> _Your instructions_
Without adding or dropping anything, copy the entries below.

> _Supplied data_
[Start of section]

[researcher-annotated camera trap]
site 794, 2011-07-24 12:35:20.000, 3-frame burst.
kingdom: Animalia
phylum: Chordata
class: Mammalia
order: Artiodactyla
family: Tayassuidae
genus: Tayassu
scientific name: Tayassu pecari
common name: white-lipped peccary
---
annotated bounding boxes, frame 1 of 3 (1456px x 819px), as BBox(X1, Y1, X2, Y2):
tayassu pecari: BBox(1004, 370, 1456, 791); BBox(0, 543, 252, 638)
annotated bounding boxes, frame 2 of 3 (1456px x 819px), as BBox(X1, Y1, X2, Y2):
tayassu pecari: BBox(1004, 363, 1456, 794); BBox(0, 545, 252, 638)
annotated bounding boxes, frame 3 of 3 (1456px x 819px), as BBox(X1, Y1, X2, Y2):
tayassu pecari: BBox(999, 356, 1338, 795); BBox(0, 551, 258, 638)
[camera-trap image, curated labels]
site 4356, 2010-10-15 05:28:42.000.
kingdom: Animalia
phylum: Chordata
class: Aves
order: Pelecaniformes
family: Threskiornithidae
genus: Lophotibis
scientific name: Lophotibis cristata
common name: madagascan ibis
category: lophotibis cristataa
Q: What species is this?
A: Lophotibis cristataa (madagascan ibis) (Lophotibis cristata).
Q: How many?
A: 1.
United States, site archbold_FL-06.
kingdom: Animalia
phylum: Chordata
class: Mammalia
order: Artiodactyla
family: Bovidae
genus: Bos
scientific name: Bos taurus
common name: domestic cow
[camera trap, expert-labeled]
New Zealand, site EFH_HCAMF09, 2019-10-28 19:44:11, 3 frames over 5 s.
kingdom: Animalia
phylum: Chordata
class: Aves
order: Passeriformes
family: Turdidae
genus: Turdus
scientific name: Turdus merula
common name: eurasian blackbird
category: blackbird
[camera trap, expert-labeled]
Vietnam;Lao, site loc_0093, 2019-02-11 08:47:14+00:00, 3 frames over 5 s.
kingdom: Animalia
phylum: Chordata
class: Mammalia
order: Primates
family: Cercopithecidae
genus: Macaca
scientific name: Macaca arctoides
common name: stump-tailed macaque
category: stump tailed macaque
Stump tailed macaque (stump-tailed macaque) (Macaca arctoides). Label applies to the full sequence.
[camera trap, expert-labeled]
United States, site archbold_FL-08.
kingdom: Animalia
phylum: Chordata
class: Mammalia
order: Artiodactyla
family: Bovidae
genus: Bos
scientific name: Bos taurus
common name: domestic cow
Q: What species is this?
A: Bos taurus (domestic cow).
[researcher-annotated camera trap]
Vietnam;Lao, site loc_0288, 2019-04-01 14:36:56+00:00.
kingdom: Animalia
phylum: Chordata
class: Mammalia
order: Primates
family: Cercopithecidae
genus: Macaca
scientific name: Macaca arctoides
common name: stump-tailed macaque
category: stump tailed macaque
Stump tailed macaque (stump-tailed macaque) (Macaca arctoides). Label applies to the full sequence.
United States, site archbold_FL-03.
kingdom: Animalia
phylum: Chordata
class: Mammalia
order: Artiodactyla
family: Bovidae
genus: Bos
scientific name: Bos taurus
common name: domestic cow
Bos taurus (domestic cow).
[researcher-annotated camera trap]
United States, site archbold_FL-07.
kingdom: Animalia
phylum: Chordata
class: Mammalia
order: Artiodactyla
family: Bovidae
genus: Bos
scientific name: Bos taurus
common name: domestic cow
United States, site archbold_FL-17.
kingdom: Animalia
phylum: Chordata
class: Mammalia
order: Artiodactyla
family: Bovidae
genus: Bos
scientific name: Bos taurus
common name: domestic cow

[End of section]

> _Result for this exercise_
[researcher-annotated camera trap]
site 794, 2011-07-24 12:35:20.000, 3-frame burst.
kingdom: Animalia
phylum: Chordata
class: Mammalia
order: Artiodactyla
family: Tayassuidae
genus: Tayassu
scientific name: Tayassu pecari
common name: white-lipped peccary
---
annotated bounding boxes, frame 1 of 3 (1456px x 819px), as BBox(X1, Y1, X2, Y2):
tayassu pecari: BBox(1004, 370, 1456, 791); BBox(0, 543, 252, 638)
annotated bounding boxes, frame 2 of 3 (1456px x 819px), as BBox(X1, Y1, X2, Y2):
tayassu pecari: BBox(1004, 363, 1456, 794); BBox(0, 545, 252, 638)
annotated bounding boxes, frame 3 of 3 (1456px x 819px), as BBox(X1, Y1, X2, Y2):
tayassu pecari: BBox(999, 356, 1338, 795); BBox(0, 551, 258, 638)
[camera-trap image, curated labels]
site 4356, 2010-10-15 05:28:42.000.
kingdom: Animalia
phylum: Chordata
class: Aves
order: Pelecaniformes
family: Threskiornithidae
genus: Lophotibis
scientific name: Lophotibis cristata
common name: madagascan ibis
category: lophotibis cristataa
Q: What species is this?
A: Lophotibis cristataa (madagascan ibis) (Lophotibis cristata).
Q: How many?
A: 1.
United States, site archbold_FL-06.
kingdom: Animalia
phylum: Chordata
class: Mammalia
order: Artiodactyla
family: Bovidae
genus: Bos
scientific name: Bos taurus
common name: domestic cow
[camera trap, expert-labeled]
New Zealand, site EFH_HCAMF09, 2019-10-28 19:44:11, 3 frames over 5 s.
kingdom: Animalia
phylum: Chordata
class: Aves
order: Passeriformes
family: Turdidae
genus: Turdus
scientific name: Turdus merula
common name: eurasian blackbird
category: blackbird
[camera trap, expert-labeled]
Vietnam;Lao, site loc_0093, 2019-02-11 08:47:14+00:00, 3 frames over 5 s.
kingdom: Animalia
phylum: Chordata
class: Mammalia
order: Primates
family: Cercopithecidae
genus: Macaca
scientific name: Macaca arctoides
common name: stump-tailed macaque
category: stump tailed macaque
Stump tailed macaque (stump-tailed macaque) (Macaca arctoides). Label applies to the full sequence.
[camera trap, expert-labeled]
United States, site archbold_FL-08.
kingdom: Animalia
phylum: Chordata
class: Mammalia
order: Artiodactyla
family: Bovidae
genus: Bos
scientific name: Bos taurus
common name: domestic cow
Q: What species is this?
A: Bos taurus (domestic cow).
[researcher-annotated camera trap]
Vietnam;Lao, site loc_0288, 2019-04-01 14:36:56+00:00.
kingdom: Animalia
phylum: Chordata
class: Mammalia
order: Primates
family: Cercopithecidae
genus: Macaca
scientific name: Macaca arctoides
common name: stump-tailed macaque
category: stump tailed macaque
Stump tailed macaque (stump-tailed macaque) (Macaca arctoides). Label applies to the full sequence.
United States, site archbold_FL-03.
kingdom: Animalia
phylum: Chordata
class: Mammalia
order: Artiodactyla
family: Bovidae
genus: Bos
scientific name: Bos taurus
common name: domestic cow
Bos taurus (domestic cow).
[researcher-annotated camera trap]
United States, site archbold_FL-07.
kingdom: Animalia
phylum: Chordata
class: Mammalia
order: Artiodactyla
family: Bovidae
genus: Bos
scientific name: Bos taurus
common name: domestic cow
United States, site archbold_FL-17.
kingdom: Animalia
phylum: Chordata
class: Mammalia
order: Artiodactyla
family: Bovidae
genus: Bos
scientific name: Bos taurus
common name: domestic cow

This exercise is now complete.